Dès le samedi 30 janvier, dans le cadre de son spécial Contes et chocolat chaud, le Festival des enfants TD Metropolis bleu vous propose sur son site quatre contes interprétés par des comédiens professionnels. Vous et vos enfants pourrez ainsi redécouvrir l’ingéniosité d’Hansel et Gretel des frères Grimm, rigoler franchement de la bêtise du tigre des Contes vietnamiens, admirer la ténacité du chasseur innu des Contes autochtones et le courage du jeune pêcheur irlandais de The House on the Lake.
Un choix de Contes haïtiens de même que Les musiciens de Brême, des frères Grimm, seront aussi offerts dans le cadre de notre programme spécial présenté sous le titre Détente et fou rire, pendant la semaine de relâche scolaire, sans compter la présence virtuelle de Daniel Laverdure, auteur de La belle au bois ronflant et de toute une collection de contes classiques revisités. Comme dans les années antérieures, en avril 2021, nous collaborerons au charmant festival de contes pour la jeunesse Festilou de Montréal au cours duquel des conteurs viendront enchanter petits et grands.

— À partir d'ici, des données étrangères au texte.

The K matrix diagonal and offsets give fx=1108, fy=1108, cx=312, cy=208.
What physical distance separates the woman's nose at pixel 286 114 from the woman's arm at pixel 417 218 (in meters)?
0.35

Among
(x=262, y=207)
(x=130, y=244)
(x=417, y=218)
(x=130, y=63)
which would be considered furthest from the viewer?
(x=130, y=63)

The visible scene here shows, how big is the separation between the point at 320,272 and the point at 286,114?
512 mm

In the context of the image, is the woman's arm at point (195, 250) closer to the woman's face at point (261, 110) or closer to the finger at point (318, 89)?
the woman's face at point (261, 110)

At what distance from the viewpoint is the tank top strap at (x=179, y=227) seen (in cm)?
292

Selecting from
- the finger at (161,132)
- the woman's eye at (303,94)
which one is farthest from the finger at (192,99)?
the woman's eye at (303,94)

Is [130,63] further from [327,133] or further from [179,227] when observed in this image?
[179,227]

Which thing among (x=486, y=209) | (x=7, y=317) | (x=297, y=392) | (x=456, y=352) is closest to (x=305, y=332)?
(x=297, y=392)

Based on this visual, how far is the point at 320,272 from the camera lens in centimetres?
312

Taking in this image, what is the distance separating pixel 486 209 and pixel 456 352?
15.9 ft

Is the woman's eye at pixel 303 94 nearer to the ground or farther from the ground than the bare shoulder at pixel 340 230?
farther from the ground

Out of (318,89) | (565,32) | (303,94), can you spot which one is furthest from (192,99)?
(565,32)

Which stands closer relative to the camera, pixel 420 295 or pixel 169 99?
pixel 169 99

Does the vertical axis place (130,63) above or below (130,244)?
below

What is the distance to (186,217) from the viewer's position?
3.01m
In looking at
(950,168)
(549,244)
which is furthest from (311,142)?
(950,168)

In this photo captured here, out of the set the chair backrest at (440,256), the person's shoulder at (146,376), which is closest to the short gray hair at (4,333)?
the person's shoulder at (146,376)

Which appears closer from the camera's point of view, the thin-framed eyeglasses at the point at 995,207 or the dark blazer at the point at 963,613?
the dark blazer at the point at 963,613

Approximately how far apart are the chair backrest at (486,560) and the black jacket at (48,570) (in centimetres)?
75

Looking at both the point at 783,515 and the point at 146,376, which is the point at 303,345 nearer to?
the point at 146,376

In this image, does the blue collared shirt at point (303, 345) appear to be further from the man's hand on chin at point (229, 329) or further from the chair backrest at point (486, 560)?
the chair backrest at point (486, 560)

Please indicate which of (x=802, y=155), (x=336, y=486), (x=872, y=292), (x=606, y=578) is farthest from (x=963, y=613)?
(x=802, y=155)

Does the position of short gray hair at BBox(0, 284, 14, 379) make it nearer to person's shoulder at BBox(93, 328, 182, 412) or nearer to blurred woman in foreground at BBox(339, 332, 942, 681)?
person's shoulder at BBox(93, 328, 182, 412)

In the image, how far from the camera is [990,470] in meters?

Et entretemps, si vous et vos enfants croyez tout savoir sur le Chat botté, le Grand Méchant Loup ou les Trois Petits Cochons, amusez-vous à répondre aux questions de notre quiz «Connaissez-vous vos classiques?» Vous aurez peut-être des surprises… C’est sur notre site, dans l’Espace Quiz : www.metropolisbleu.org/quiz/
Linda Amyot est rédactrice, scénariste, recherchiste et écrivaine. Elle anime également des ateliers d’écriture. Depuis 2004, elle a publié trois romans, un recueil de nouvelles et deux romans jeunesse chez Leméac, de même que deux albums illustrés pour les enfants aux éditions du Soleil de Minuit. Son roman La fille d’en face a remporté le Prix TD de littérature pour l’enfance et la jeunesse et le Prix des libraires en 2011; son roman Le jardin d’Amsterdam a reçu le Prix du livre jeunesse des Bibliothèques de Montréal et le Prix du Gouverneur Général 2014.